Berlin Dam was constructed on the Mahoning River in northeastern Ohio by the Pittsburgh District, Corps of Engineers, in the early 1940’s. The dam impounds Berlin Lake, a multipurpose reservoir with a surface area of 4 sq. mi. (10.36 sq. km) and 64 mi. (103 km) of shoreline. As a result of war-time expediency, land acquisition for the project included only the minimum considered necessary for flood control operations. Since WW II, private developments have extended virtually to the water’s edge around much of the lake.
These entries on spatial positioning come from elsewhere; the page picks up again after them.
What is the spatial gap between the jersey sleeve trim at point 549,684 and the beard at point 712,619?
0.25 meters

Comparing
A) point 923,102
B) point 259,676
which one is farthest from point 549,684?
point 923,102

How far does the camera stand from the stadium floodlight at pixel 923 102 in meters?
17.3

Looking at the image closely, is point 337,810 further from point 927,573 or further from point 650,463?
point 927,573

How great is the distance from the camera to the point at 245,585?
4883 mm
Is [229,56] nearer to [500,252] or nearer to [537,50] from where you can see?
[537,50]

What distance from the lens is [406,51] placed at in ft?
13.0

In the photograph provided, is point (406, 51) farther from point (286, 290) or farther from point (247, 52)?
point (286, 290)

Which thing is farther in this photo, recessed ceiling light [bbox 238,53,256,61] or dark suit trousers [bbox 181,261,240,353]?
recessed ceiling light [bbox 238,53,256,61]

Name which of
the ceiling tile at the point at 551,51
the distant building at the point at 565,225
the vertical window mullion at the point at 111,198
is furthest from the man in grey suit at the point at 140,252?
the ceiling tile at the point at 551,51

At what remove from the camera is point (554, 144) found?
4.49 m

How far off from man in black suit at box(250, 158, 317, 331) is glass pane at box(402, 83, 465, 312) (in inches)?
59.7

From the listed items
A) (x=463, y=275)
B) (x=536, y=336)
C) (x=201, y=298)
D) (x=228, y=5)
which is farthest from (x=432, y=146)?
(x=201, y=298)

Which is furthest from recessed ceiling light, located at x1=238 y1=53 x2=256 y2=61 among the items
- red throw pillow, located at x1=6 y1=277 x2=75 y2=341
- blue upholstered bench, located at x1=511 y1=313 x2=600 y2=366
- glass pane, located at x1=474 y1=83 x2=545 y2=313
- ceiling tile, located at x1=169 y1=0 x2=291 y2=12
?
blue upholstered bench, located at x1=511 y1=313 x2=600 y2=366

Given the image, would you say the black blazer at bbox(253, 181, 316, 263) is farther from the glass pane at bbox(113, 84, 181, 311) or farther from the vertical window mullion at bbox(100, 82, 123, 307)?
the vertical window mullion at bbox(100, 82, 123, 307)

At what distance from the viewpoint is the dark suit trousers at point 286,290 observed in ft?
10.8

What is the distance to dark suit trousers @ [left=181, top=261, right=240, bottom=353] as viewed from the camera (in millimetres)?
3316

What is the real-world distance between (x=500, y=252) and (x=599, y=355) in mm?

Slope failures, erosion, and bank retreat have occurred at many locations since the lake was impounded in 1943. These processes extended beyond Government property onto private property at some locations. In 1985, I was retained by the Pittsburgh District to investigate causes and probable progression of bank failure and erosion at 17 sites around the lake.

Soil conditions around Berlin Lake are extremely complex because ice lobes advanced and retreated along the Mahoning River during the Wisconsin Glacial Stage. My field investigations classified bank soils into three categories: Gray Clay (laminated glacial lake deposit, overlies deeper bedrock, prone to landsliding and erosion); Till (overlies bedrock or Gray Clay, varies widely in thickness, composition, and consistency, prone to weathering and shallow slab sliding as well as deep seated landsliding where underlain by Gray Clay); and Silt (several feet thick to top of bank, overlies Gray Clay or Till at all study sites, shallow water pond or lake deposit, highly prone to frost heave, surface and subsurface erosion, and earthflows).

Two main classes of bank failure processes were observed. Surface Processes included weathering, surface and subsurface erosion, and shallow earthflows in top of bank Silt along with weathering and shallow sliding of cohesive upper bank Till. Deep Seated Failures involved retrogressive slumping in Gray Clay and overlying Till, where Till was present, with or without Surface Processes. Observations on 1935 aerial photographs indicated that deep seated slump masses pre-dated impoundment of Berlin Lake. Initial slumping probably occurred at the end of the Pleistocene Epoch when ice remnants adjacent to the valley walls melted and the Mahoning River began actively eroding glacial soil deposits along its banks.